I wish I could describe the feelings inside of me when I finish a piece of artwork or story. Even as a writer the words elude me. Happiness seems like such a dull and insufficient word to use, but maybe it is happiness. If so this is a feeling I'm not used to.
My heart aches in so many ways, but if I can fit a few minutes into my day to create something, a poem, a story, a fix for one of the many holes in my novel, or drawing/painting something, then I'm good.
I stepped away from writing while in school, because its so much easier to finish a piece of artwork then to get into my characters heads, worry about and weave the storyline, etc. I've been spending time in my messy studio since July of this year. The business side of art is very much like the business side of writing. There is so much behind the scenes of writing/creating.
I'm working on my artist portfolio; it just needs a few finishing touches and then I can print up my pictures. I need a professional picture, yet I'm always tired, working, looking sloppy. I will definitely have to get on the ball with this one, since it's such an easy fix.
I started my online art gallery at www.artfire.com/users/artwriter , and I sold my first piece of artwork. (To a close friend who loves me and would put up any crap that I create out of that love alone - I heart you, Nona!) But I'm forever hopeful that others will fall in love with my art pieces the way that I have and hope to have them in their home, daughter's bedroom, nursery, etc.
My style in art, like in writing, falls toward mythology, fairies, princesses, etc. But I'm always learning and trying new things. I have arty parties with my friends, where we hang out for a few hours of good music, painting, and creating.
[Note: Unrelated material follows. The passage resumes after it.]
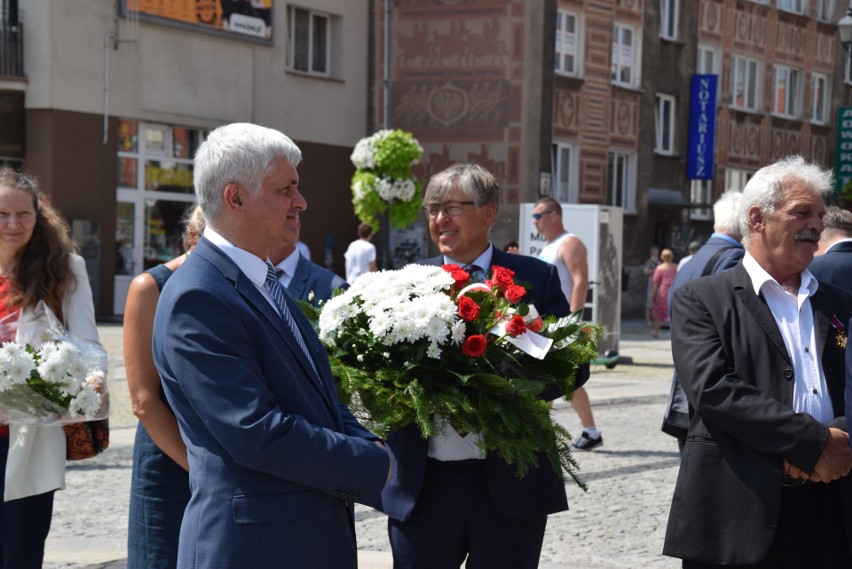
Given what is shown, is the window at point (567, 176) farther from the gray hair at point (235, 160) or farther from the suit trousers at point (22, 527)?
the gray hair at point (235, 160)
I'm happy that my love for creating has spread, to Oklahoma where Nona has an art journal she keeps, and in my hometown, where my friends have become reacquainted with their love of painting through my obsession with my own creative inklings.
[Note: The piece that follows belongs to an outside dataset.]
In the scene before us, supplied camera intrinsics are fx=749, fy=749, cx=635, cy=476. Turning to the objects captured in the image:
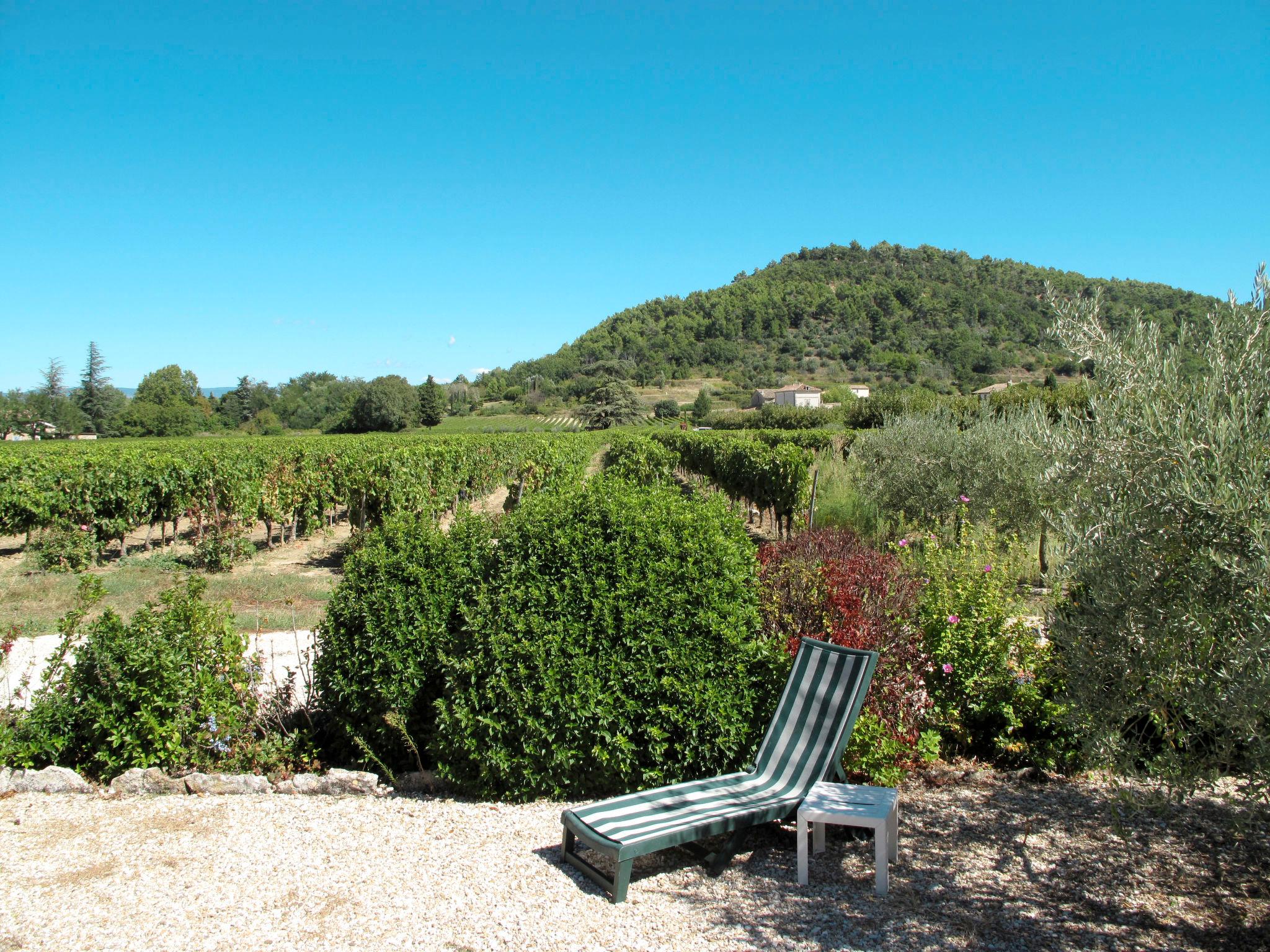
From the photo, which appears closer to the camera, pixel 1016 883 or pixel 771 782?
pixel 1016 883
Everything is a circle. Everything is connected. People, places, and things come into our lives for: a reason, a season, and a lifetime. The beauty is in the experiencing and finding out where each experience falls.
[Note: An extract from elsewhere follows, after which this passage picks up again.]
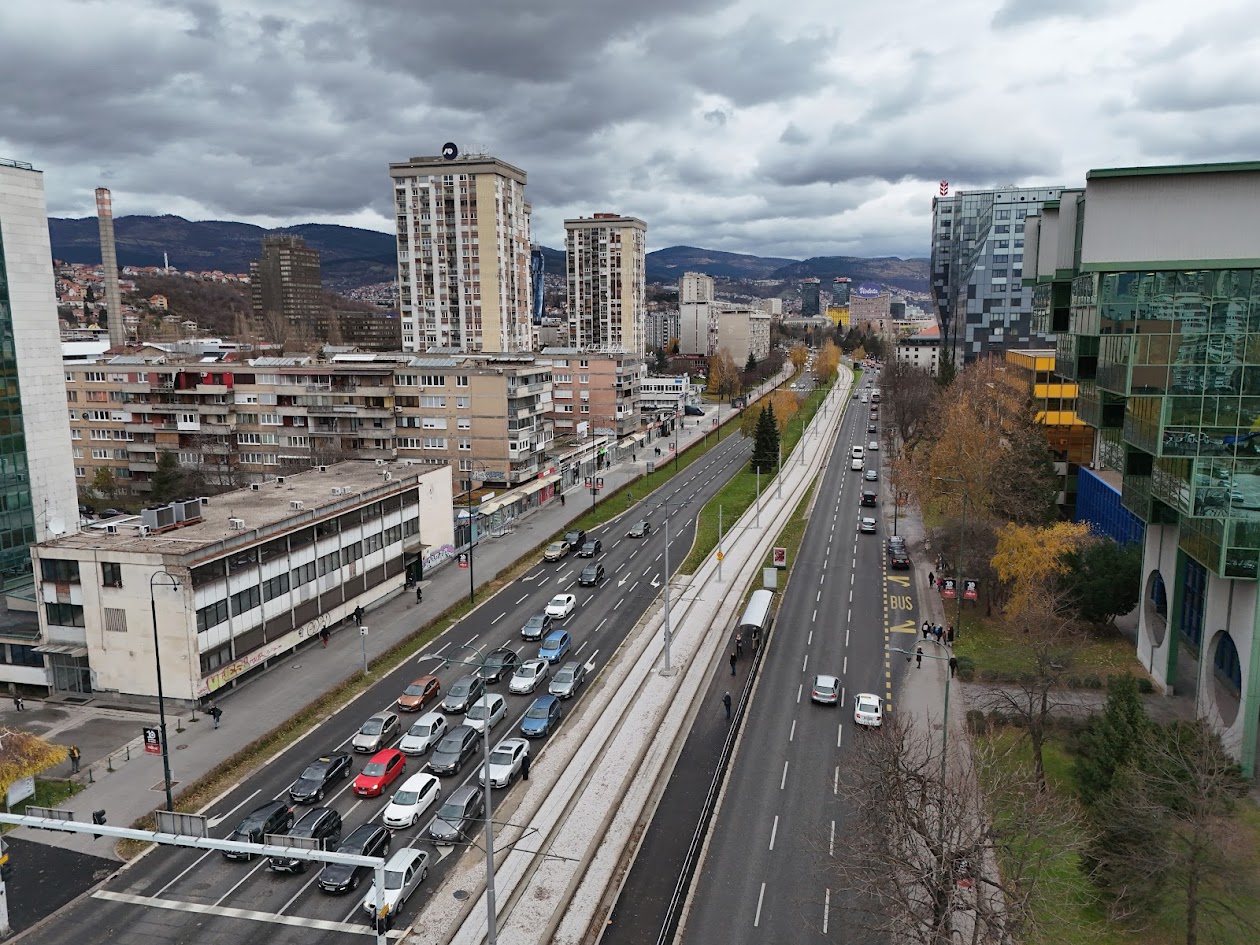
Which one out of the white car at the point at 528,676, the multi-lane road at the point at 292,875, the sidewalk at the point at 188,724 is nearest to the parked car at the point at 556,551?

Two weeks until finals. I'm so ready for the semester and holidays to be over so that I can get back to living a somewhat normal (for me) life. I am looking into changing my major to general studies. I need to graduate, to complete the goal that I set for myself when I was a kid. I want to be the first in my family to graduate from college and at this rate, my 14 yr old niece may beat me to it. lol. The classes in the English curriculum are not geared toward making me a better writer, which was my purpose all along. So its time to re-evaluate and see what needs to be done. I can always go back to take the few classes that I feel will help my writing. So I'll probably be taking some time off of school, to get back on my feet after leaving AT&T and to really get into my art.
Every day is a blessing, and I'm thankful for all that I have and all that I am. But today...I'm happy beyond measure. They don't call it "paint therapy" for nothing!